Ahhhhhhh there it is again – the denunciation of the sniggering frivolity on Twitter, when he himself has posted more than a few sniggeringly frivolous tweets and then been surprised by the reactions to them. Some of his best friends wish he would stop using Twitter, but they apparently can’t get his attention.
This time the dangerous explosive was not eczema lotion but honey. And it belonged to me, at Edinburgh airport, bound for Heathrow with only carry-on luggage. Though the jar was small, it exceeded the limit laid down by the rule-happy officials of airport security, and it was thrown away.
I tweeted to the effect that every time I see an incident of this kind I sense it as a victory for Bin Laden. However calamitous the destruction of the twin towers, doesn’t the bureaucratically imposed vexation to airline passengers all over the world mount up to a prolonged and distributed, albeit far less traumatic, victory? And aren’t our rule-merchants playing into Bin Laden’s dead hands by their futile displays of stable-door-shutting?
Erm…many people have argued seriously that clogging up travel is indeed a victory for the jihadists, but they don’t do it on Twitter via a dirge for their own small jar of honey.
But because the honey was mine not a young mother’s, my motive could surely not be other than selfish. “Stop whining about your lost honey.” In vain did I protest that I couldn’t give a damn about my honey. I was making a point of general principle, trying to be public-spirited. “If you weren’t so ignorant, you’d know the rules about liquids.” In vain did I reassure the tweeting twerps that I know the rules all too well. That’s precisely why I’m campaigning against them.
I say nothing of the feeble jokes on “bee” and “be” and Pooh Bear. My point here is the one brought out by my encounter with the bank clerk. What is it that renders some people incapable of conceiving how a person might be motivated not by narrow self-interest but by a public-spirited concern for the common weal?
He also says nothing of the not-feeble jokes and serious points about “Dear Muslima” and “zero bad.” Those items were the only reason I paid attention to the dirge for the jar of honey. It wasn’t, in my case and in the case of many many others, “Stop whining about your lost honey.” It was “why are you whining about your lost honey when you pitched such a fit at Rebecca for objecting to being hit on in an elevator at 4 a.m.?” It wasn’t a “poor you” objection, it was a double standards objection.

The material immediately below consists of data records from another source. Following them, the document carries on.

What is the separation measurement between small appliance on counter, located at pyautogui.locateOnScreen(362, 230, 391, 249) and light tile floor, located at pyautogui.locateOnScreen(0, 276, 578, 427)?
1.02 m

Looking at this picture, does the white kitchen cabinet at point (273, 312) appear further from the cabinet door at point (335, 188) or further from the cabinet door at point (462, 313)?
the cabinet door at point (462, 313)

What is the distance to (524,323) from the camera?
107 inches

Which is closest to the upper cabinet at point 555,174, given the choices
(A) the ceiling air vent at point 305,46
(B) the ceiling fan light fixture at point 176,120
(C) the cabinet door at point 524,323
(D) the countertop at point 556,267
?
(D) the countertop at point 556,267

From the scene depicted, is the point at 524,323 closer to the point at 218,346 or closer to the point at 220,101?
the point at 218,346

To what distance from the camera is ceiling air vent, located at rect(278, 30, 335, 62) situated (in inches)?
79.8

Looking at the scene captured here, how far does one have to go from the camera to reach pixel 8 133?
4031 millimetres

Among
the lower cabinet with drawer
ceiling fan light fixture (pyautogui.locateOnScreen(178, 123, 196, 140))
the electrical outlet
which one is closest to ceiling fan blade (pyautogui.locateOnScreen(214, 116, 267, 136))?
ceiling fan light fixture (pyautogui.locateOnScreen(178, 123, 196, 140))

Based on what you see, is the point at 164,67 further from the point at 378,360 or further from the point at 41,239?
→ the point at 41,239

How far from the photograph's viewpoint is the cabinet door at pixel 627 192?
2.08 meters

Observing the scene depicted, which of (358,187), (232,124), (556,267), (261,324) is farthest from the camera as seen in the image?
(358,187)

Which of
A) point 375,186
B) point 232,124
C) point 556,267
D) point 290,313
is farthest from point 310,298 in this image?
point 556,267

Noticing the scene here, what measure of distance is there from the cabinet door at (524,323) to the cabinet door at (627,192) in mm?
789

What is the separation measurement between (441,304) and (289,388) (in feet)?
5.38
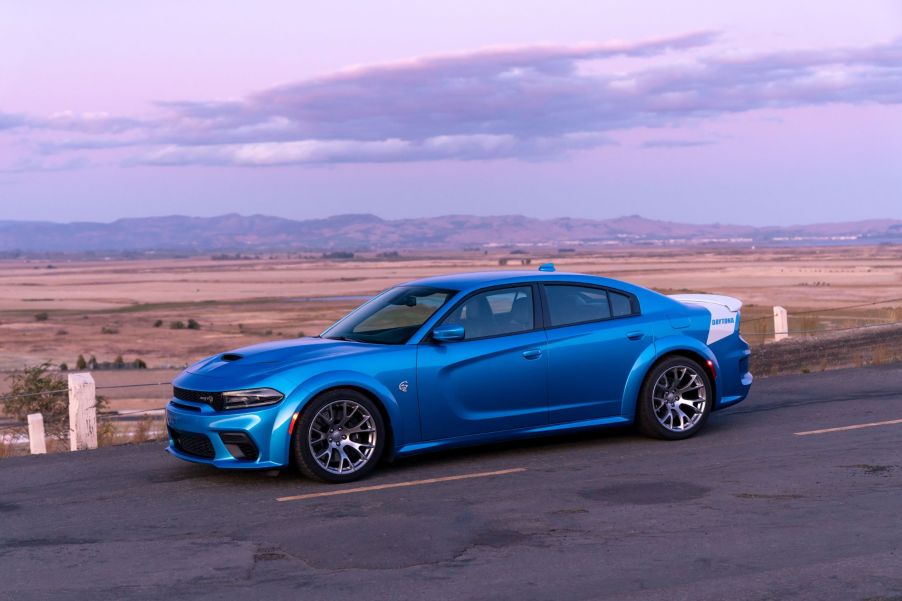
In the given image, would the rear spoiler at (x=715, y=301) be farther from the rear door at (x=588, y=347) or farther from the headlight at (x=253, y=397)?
the headlight at (x=253, y=397)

By the way Rebecca wasn’t just talking about her own personal interest either. That was and is one of the reasons some people got so pissed off at her: because she was “trying to speak for all women” – as if that were somehow bizarre or impermissible. As if Thurgood Marshall for example shouldn’t have “tried to speak for all African-Americans” in Brown v Board of Education.
So there it is, Richard. A lot of us are going to be turning a skeptical eye on your public interest tweets because you’ve never seen fit to withdraw your ridiculous, uncalled-for,
sniggering and frivolous sneering and condescending “Dear Muslima.”